(Records from a collection)
===

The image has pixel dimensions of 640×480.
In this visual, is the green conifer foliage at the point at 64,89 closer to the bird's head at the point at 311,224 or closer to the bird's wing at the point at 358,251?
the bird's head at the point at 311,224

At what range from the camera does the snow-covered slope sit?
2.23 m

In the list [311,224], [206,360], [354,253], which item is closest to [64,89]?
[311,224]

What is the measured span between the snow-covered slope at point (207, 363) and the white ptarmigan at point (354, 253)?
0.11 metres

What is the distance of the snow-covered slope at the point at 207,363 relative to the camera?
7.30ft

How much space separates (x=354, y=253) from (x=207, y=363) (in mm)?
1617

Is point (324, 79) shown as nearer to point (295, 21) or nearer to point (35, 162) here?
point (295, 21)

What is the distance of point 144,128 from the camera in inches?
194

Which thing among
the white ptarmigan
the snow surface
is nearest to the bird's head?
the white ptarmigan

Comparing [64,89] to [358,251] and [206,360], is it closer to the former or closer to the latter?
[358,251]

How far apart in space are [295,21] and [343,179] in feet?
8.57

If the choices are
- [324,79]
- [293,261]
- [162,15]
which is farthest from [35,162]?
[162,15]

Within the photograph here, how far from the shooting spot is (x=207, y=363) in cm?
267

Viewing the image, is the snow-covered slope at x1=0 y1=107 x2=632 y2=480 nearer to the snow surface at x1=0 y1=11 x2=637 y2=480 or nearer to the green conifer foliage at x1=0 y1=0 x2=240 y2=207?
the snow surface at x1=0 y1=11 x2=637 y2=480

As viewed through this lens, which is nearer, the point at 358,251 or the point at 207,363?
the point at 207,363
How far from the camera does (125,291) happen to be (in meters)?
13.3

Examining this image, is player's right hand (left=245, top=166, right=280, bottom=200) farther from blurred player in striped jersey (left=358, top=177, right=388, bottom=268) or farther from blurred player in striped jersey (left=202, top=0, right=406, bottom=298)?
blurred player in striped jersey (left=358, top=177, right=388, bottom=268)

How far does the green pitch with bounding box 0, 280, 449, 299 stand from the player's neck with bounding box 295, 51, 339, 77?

===

— WRITTEN INSTRUCTION —
Output the full listing without altering anything.

— SOLUTION TO THIS PROBLEM —
The image has pixel dimensions of 640×480.
In this visual, is the green conifer foliage at the point at 64,89 closer to the bird's head at the point at 311,224 or closer to the bird's wing at the point at 358,251?
the bird's head at the point at 311,224

At what range from the camera does the snow-covered slope sit?
2.23 m

In the list [311,224], [206,360], [354,253], which item is closest to [64,89]?
[311,224]

What is the measured span between the snow-covered slope at point (207, 363) and the white ptarmigan at point (354, 253)?
0.11 metres

What is the distance of the snow-covered slope at the point at 207,363 relative to the camera?
7.30ft

How much space separates (x=354, y=253) from (x=207, y=363) (in mm)?
1617

Is point (324, 79) shown as nearer to point (295, 21) or nearer to point (35, 162) here?
point (295, 21)

What is the distance of point 144,128 from the camera in inches?
194

Which thing among
the white ptarmigan
the snow surface
is nearest to the bird's head?
the white ptarmigan

Comparing [64,89] to [358,251] and [206,360], is it closer to the former or closer to the latter?
[358,251]

How far apart in space are [295,21] and [343,179] in feet?
8.57

If the choices are
- [324,79]
- [293,261]
- [162,15]
which is farthest from [35,162]?
[162,15]

Within the photograph here, how far from the shooting spot is (x=207, y=363) in cm?
267

Viewing the image, is the snow-covered slope at x1=0 y1=107 x2=632 y2=480 nearer to the snow surface at x1=0 y1=11 x2=637 y2=480 or nearer to the green conifer foliage at x1=0 y1=0 x2=240 y2=207?
the snow surface at x1=0 y1=11 x2=637 y2=480

As viewed through this lens, which is nearer, the point at 358,251 or the point at 207,363?
the point at 207,363
How far from the camera does (125,291) happen to be (in meters)?
13.3

Examining this image, is player's right hand (left=245, top=166, right=280, bottom=200) farther from blurred player in striped jersey (left=358, top=177, right=388, bottom=268) or farther from blurred player in striped jersey (left=202, top=0, right=406, bottom=298)?
blurred player in striped jersey (left=358, top=177, right=388, bottom=268)

How far does the green pitch with bounding box 0, 280, 449, 299 stand from the player's neck with bounding box 295, 51, 339, 77?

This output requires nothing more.